Start of PROVIDED ENTRIES

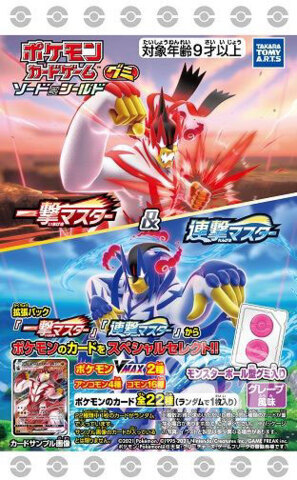 Pokemon Card Game Sword & Shield Gummy Single-Strike Master & Rapid-Strike Master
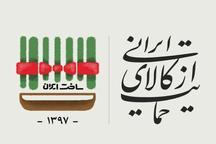 اشتغال و معیشت ایرانی به تولید و مصرف کالای داخلی وابسته است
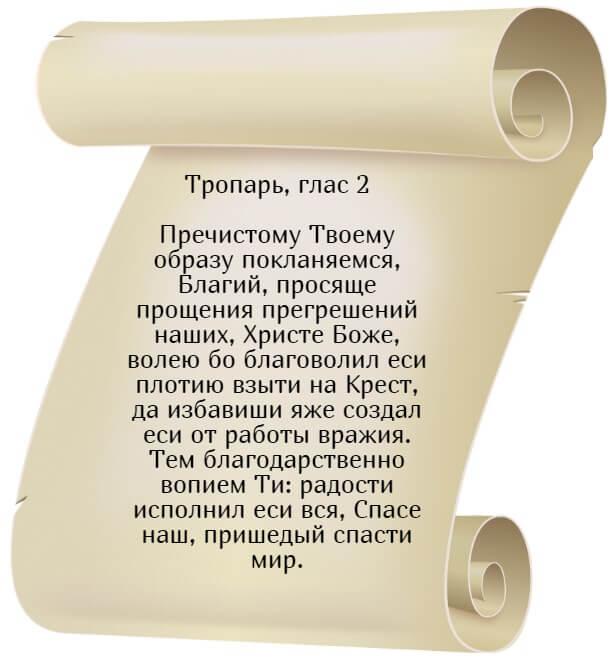 Тропарь, глас 2.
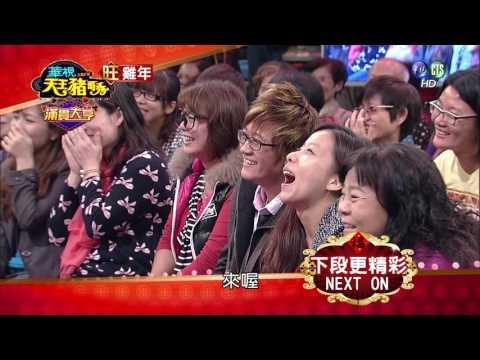 0127今雞獻瑞迎新春-華視天王豬哥秀
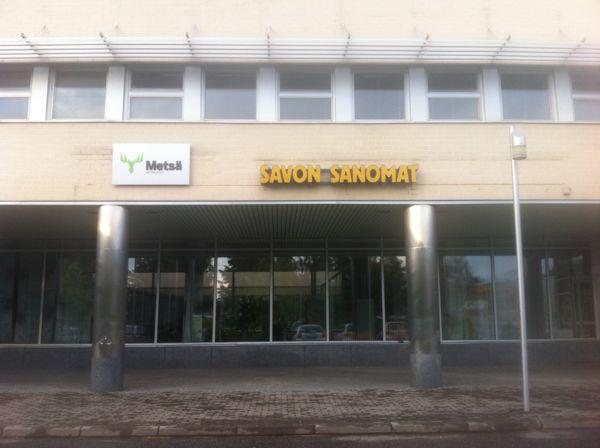 Jussin Puutuote, Janakkala
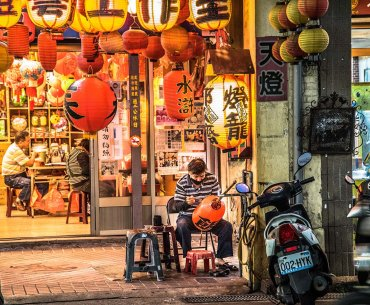 Lukang - Tajwan-z Podrozy PL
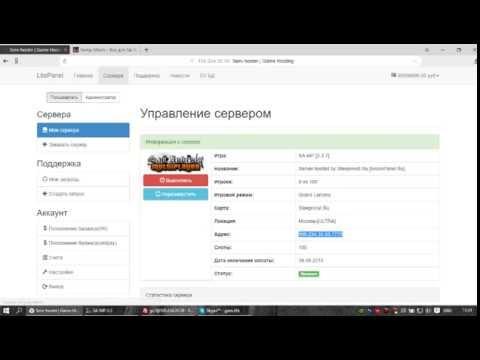 Бесплатный хостинг на сервера unturned мультизагрузка хостинг картинок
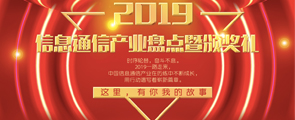2019年信息通信产业盘点暨颁奖礼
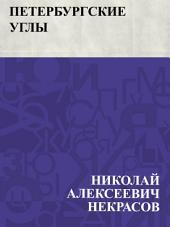 Петербургские углы: (Из записок одного молодого человека)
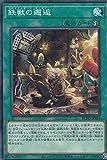 遊戯王 BLVO-JP056 鉄獣の邂逅 (日本語版 ノーマル) ブレイジング・ボルテックス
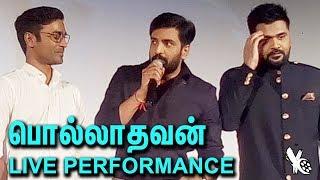 Polladhavan Comedy Live Performance By Dhanush And Santhanam   sakka podu podu raja Audio Launch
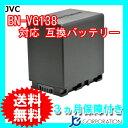 ビクター(Victor) BN-VG129 / BN-VG138 互換バッテリー 【VG107 / VG108 / VG109 / VG114 / VG119 / VG121 / VG129 / VG138】【あす楽対応】【送料無料】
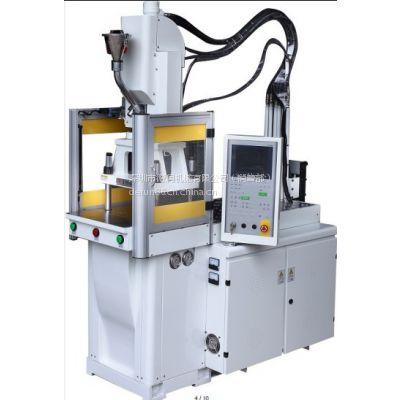 PLA专用注塑机人体骨骼螺丝专用立式注塑机55T医疗器械立式注塑机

End of PROVIDED ENTRIES

● **THE TASK**
Write out, exactly as they appear, the lines from the one containing "Polladhavan Comedy Live" through the end of the material above, excluding pictures.

● **ANSWER SPACE**
 Polladhavan Comedy Live Performance By Dhanush And Santhanam   sakka podu podu raja Audio Launch
 ビクター(Victor) BN-VG129 / BN-VG138 互換バッテリー 【VG107 / VG108 / VG109 / VG114 / VG119 / VG121 / VG129 / VG138】【あす楽対応】【送料無料】
 PLA专用注塑机人体骨骼螺丝专用立式注塑机55T医疗器械立式注塑机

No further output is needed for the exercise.